Exercise brief> Continue the review of the film Hysteria, starting after its final sentence.

Tuesday, January 28, 2014

Film Review - Hysteria

The very charming film Hysteria opens with a fun montage of nervous females informing an anonymous doctor of their ‘mysterious’ ailments. Some have ‘urges’, ranging from a hunger ‘down there’ through to splitting their husband’s heads open with an axe. Each of these ailments is encompassed in the one illness, Hysteria.

The film then jumps to a deliciously sexy Hugh Dancy as Mortimer Granville, washing his hands and having a fight with his soon-to-no-longer-be employer who refuses to listen to his ranting about the latest science involving a nonsense known as ‘Germ Theory’. Once dismissed from his employ - another lost job - Mortimer realises his scientific interest in medicine conflicts with most contemporary practises. It is only when Dr. Dalrymple (Jonathan Pryce) offers him a job treating ‘the plague of our time’, Hysteria, that Mortimer finds his place as able to practise medicine in the way he feels inclined. It of course helps that Dr. Dalrymple has a beautiful daughter Emily (Felicity Jones) who is the epitome of the divine feminine, and a thriving practise of wealthy women filling the books to receive treatment. Of hindrance to Mortimer’s visions of perfection in his career and life is Charlotte Dalrymple (Maggie Gyllenhaal) a suffragette suffering from the most intense hysteria, and daughter to his new boss, and his long time friend and benefactor Lord Edmund St. John-Smythe (Rupert Evert) who is an inventor and gay.

In the end, it is Mortimer’s dedication to his passion for science, truth and discovery that will have him forced to make crucial decisions in his life based on fact over fiction. Oh, and of course, will lead him to actually inventing the vibrator.

Available data>
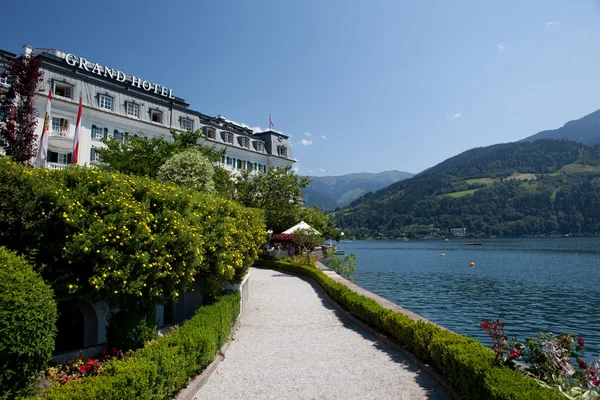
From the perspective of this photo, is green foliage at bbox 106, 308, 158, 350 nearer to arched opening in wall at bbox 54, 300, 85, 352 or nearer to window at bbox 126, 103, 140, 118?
arched opening in wall at bbox 54, 300, 85, 352

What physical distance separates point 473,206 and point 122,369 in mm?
203731

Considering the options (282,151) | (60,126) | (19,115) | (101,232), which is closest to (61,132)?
(60,126)

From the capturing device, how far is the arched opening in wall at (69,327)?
8.82m

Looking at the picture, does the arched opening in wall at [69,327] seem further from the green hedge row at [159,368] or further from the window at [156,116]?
the window at [156,116]

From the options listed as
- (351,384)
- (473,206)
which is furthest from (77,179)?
(473,206)

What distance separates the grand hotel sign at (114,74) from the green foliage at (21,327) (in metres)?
37.0

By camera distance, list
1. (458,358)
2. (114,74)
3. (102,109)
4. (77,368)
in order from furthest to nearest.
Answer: (114,74)
(102,109)
(77,368)
(458,358)

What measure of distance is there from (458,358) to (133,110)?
40.8 meters

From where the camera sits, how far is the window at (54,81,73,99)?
109 ft

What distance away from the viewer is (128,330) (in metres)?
8.45

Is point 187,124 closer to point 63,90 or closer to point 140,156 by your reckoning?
point 63,90

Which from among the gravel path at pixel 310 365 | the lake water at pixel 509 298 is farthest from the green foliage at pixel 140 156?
the lake water at pixel 509 298

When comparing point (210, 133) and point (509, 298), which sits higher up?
point (210, 133)

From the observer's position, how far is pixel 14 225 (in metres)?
7.31
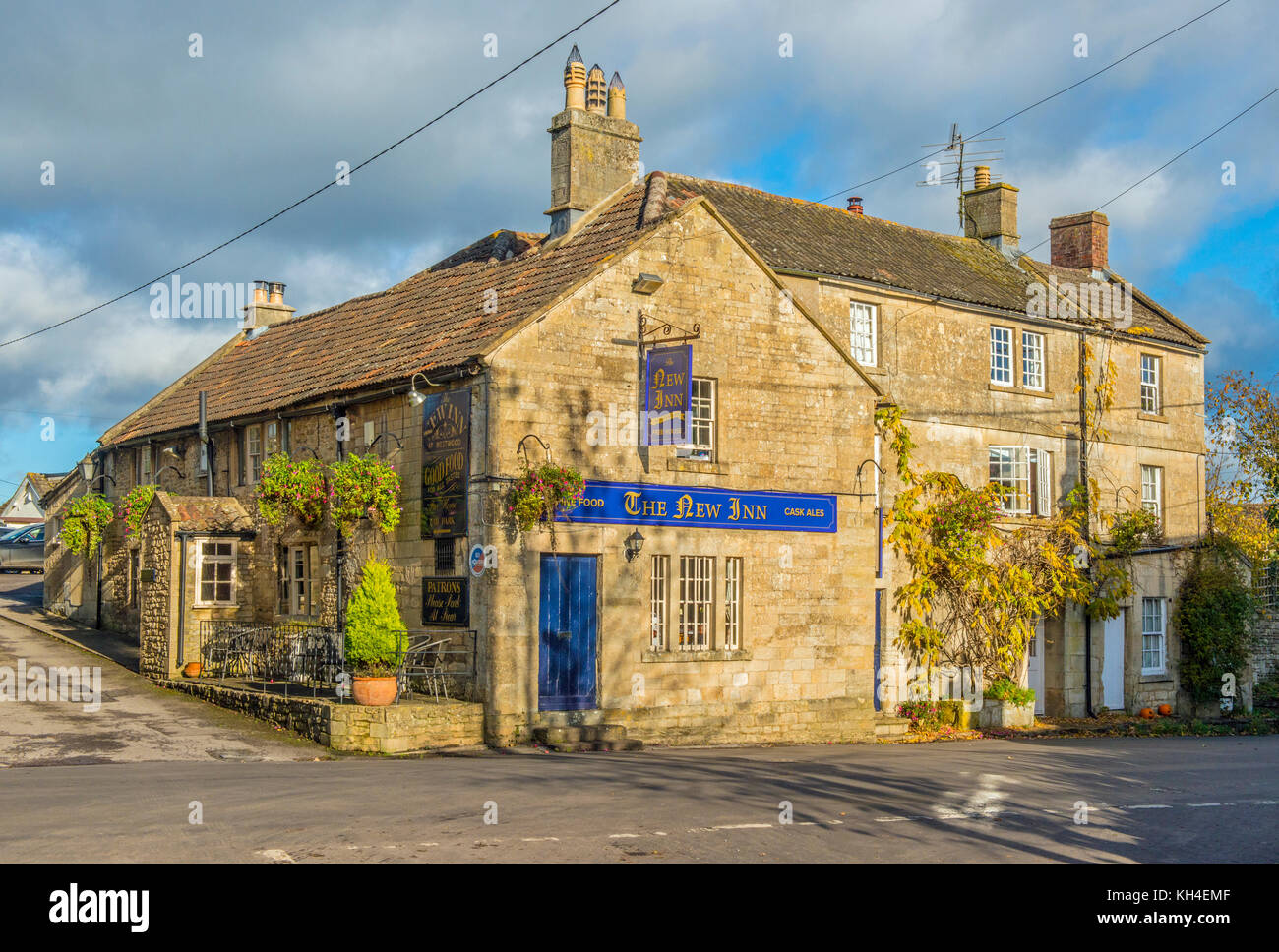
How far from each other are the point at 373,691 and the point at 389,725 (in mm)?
643

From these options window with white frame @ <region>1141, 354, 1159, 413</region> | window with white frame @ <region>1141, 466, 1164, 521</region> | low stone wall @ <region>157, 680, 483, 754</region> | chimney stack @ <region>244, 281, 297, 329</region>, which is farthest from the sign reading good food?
chimney stack @ <region>244, 281, 297, 329</region>

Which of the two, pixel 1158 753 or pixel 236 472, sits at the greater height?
pixel 236 472

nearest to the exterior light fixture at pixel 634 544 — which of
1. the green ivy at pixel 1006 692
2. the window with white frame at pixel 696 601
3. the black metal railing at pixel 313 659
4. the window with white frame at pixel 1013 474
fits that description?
the window with white frame at pixel 696 601

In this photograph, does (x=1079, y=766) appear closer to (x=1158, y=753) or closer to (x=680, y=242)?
(x=1158, y=753)

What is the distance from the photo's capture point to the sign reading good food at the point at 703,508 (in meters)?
19.8

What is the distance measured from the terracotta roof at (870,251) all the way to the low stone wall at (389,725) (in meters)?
10.4

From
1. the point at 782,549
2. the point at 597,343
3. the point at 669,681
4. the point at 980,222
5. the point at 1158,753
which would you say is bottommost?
the point at 1158,753

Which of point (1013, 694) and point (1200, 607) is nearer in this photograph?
point (1013, 694)

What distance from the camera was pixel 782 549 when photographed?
856 inches

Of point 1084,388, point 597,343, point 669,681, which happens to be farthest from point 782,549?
point 1084,388

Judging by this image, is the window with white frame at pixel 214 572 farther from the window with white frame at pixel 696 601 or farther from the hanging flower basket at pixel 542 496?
the window with white frame at pixel 696 601

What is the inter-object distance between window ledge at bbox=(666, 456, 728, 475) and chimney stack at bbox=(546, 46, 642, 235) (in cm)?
560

The answer>
This is a lovely, funny film whose comedy relies on our understanding of its subject matter. The film will be much funnier and far more endearing if you know that they are stimulating women to orgasm as the treatment for hysteria, even if at the time in history, the common belief was that women do not experience pleasure during sex. Many of the films key clever lines come from our understanding of the importance of female orgasm and this is at the expense of the people at the time who were not simpletons or obsessive sublimates as the film would have you believe. 

However, what the film does well is celebrate true medical scientific passion that is willing to forgo all the trappings of a wealthy society in favour of their Hippocratic Oath.

But all of this aside, one of the best moments in Hysteria is when the key characters try to work out a name for the new contraption they have invented. The choices they come up with are:

The jiggly wiggly
The sorceress apprentice (my personal favourite)
The rubby nubby
The vibratorium
The paroxicimator
The excitatory
Mr Wobbly
The squealer

Hysteria is a very funny film, which is endearing at its core, as well as being a charming romance. It is also rather uncomfortably close to historical accuracy. 

Hire it on DVD or watch it online for a very funny and pleasant evening.